If $H$ is not complete, then $H\subsetneq \ell ^2$, so we may pick a vector $\xi \in \ell ^2\setminus H$. It is then obvious that $$ K:= H\cap \{\xi \}^\perp $$ is a proper closed subspace of $H$, and I claim that the orthogonal complement of $K$ within $H$ coincides with $\{0\}$. In other words, we claim that $$ K^\perp\cap H=\{0\}. $$
To see this, suppose by contradiction that $\eta $ is a nonzero vector in $K^\perp\cap H$.
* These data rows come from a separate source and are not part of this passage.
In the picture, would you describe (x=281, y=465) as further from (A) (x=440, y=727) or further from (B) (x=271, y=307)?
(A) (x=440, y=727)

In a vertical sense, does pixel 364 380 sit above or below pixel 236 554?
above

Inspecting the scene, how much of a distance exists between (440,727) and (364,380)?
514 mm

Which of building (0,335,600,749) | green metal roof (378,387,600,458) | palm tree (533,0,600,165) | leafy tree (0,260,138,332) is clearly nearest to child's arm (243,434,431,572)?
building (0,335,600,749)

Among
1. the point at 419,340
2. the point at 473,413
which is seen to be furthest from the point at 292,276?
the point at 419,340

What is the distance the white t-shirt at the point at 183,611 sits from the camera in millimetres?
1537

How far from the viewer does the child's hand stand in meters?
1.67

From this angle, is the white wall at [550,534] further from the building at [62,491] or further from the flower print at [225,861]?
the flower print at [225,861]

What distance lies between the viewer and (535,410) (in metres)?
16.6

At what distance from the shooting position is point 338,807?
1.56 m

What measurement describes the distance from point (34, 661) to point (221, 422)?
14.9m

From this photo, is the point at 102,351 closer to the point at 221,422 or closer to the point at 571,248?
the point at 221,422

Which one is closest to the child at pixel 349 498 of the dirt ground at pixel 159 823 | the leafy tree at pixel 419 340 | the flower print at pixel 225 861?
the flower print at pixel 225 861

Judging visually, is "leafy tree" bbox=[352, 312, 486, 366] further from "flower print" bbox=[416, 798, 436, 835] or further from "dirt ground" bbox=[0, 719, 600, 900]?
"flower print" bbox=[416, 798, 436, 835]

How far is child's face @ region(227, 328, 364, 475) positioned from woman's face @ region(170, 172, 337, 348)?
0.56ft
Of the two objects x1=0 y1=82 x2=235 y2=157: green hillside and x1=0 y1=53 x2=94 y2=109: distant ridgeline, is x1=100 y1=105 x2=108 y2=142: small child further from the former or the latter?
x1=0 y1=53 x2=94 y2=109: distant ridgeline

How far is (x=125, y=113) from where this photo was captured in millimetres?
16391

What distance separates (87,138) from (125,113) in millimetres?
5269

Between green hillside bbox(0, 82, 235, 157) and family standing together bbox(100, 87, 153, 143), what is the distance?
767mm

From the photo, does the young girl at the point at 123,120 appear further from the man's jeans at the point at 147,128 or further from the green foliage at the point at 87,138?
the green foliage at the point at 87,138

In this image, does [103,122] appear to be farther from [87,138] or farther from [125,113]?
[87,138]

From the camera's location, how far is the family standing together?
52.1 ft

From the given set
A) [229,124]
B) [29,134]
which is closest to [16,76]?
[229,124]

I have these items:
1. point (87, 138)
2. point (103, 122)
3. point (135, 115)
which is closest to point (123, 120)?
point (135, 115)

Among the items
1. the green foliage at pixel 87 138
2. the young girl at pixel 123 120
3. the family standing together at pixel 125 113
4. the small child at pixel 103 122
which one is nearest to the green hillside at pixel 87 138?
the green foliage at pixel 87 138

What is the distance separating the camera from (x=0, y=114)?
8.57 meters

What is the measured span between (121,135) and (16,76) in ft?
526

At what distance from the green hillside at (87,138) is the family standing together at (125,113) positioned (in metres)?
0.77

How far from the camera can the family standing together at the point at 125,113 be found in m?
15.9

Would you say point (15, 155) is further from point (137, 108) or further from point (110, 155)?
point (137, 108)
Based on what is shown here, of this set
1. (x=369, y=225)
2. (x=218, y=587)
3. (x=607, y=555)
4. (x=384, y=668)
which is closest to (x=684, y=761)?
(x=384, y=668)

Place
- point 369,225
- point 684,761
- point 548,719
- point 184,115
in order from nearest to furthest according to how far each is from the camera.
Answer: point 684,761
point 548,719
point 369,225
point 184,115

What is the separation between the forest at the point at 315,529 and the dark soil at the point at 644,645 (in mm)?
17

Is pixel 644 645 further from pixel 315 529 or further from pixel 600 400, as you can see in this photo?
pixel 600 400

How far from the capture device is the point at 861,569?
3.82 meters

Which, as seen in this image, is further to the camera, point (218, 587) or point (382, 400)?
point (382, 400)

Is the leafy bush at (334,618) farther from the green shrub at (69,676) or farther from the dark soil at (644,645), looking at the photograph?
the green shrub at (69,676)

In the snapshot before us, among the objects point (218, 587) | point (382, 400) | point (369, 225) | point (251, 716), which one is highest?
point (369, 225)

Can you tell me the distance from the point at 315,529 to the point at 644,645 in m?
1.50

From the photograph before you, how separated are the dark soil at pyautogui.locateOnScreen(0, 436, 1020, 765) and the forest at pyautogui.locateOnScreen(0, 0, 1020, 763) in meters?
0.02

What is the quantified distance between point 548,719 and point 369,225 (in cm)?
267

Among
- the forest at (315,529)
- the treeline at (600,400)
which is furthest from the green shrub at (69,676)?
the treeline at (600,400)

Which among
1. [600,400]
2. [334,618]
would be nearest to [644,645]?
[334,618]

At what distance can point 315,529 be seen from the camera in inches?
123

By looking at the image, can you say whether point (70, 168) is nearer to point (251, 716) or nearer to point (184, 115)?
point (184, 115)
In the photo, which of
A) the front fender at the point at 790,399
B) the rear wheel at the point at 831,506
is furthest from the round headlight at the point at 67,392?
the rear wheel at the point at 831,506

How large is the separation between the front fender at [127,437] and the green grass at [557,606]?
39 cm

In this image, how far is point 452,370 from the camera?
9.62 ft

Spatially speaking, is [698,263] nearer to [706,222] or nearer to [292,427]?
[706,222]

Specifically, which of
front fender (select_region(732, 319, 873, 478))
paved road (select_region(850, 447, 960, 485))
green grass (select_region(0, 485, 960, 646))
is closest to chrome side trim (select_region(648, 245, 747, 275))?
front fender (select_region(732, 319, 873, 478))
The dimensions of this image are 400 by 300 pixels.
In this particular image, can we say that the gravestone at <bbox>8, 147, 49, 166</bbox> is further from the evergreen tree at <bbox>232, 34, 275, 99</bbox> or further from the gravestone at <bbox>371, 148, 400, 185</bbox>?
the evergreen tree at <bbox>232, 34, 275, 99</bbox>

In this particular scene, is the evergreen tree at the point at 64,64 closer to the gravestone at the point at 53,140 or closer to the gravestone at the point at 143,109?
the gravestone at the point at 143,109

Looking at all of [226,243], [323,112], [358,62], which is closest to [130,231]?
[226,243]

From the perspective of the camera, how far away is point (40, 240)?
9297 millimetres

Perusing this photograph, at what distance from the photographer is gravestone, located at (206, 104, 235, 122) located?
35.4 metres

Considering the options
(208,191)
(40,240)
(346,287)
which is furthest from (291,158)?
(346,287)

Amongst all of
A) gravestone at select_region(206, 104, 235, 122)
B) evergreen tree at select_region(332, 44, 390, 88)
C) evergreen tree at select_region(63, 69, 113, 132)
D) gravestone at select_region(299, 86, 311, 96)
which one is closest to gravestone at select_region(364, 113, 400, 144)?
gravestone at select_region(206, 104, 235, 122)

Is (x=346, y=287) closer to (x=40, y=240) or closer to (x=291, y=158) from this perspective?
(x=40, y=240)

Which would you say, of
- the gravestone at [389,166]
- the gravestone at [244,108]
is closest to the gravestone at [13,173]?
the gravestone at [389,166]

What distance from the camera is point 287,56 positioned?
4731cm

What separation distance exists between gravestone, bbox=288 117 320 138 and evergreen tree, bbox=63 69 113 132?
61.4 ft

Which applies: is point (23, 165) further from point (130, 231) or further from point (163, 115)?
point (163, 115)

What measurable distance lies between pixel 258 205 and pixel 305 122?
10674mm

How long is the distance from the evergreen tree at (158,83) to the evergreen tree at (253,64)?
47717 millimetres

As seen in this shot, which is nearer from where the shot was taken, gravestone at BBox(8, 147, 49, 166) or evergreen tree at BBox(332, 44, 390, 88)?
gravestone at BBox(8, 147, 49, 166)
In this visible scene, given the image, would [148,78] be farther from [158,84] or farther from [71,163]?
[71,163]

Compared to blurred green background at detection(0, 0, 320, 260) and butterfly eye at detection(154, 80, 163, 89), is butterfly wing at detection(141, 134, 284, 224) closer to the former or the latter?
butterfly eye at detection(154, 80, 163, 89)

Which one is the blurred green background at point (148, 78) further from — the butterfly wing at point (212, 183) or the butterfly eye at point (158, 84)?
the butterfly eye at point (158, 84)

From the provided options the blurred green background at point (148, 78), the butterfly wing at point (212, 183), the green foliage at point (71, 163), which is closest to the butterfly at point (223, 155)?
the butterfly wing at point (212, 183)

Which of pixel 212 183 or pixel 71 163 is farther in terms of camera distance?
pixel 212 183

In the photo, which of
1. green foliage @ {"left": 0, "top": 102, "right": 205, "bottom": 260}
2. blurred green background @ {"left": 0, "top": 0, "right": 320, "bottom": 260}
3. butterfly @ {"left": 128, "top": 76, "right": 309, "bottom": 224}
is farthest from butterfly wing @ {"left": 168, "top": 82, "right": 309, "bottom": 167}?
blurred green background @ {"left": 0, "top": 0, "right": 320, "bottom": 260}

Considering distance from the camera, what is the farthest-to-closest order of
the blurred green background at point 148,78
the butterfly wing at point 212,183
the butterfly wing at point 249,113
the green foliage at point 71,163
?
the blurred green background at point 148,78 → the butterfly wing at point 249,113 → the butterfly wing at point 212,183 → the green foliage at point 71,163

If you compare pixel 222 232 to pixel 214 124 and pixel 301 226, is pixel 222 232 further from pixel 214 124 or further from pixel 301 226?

Fix any $m$ such that $\langle e_m, \xi \rangle \not=0$, and for every $n$ consider the vector $$ u_n = e_n - \frac{\langle e_n, \xi \rangle }{\langle e_m, \xi \rangle }e_m. $$ Observing that $\langle u_n, \xi \rangle =0$, we see that $u_n\in K$, so $$ 0 = \langle u_n, \eta \rangle = \langle e_n, \eta \rangle - \frac{\langle e_n, \xi \rangle }{\langle e_m, \xi \rangle }\langle e_m, \eta \rangle , $$ hence $$ \langle e_n, \eta \rangle = \frac{\langle e_n, \xi \rangle }{\langle e_m, \xi \rangle }\langle e_m, \eta \rangle = \langle e_n, \xi \rangle \frac{\langle e_m, \eta \rangle }{\langle e_m, \xi \rangle }. $$ Since $m$ is fixed we see that the coefficients of $\eta $ and $\xi $ are proportional, meaning that also $\eta $ and $\xi $ themselves are proportional, but this is a contradiction because $\eta $ lies in $H$ and $\xi $ does not.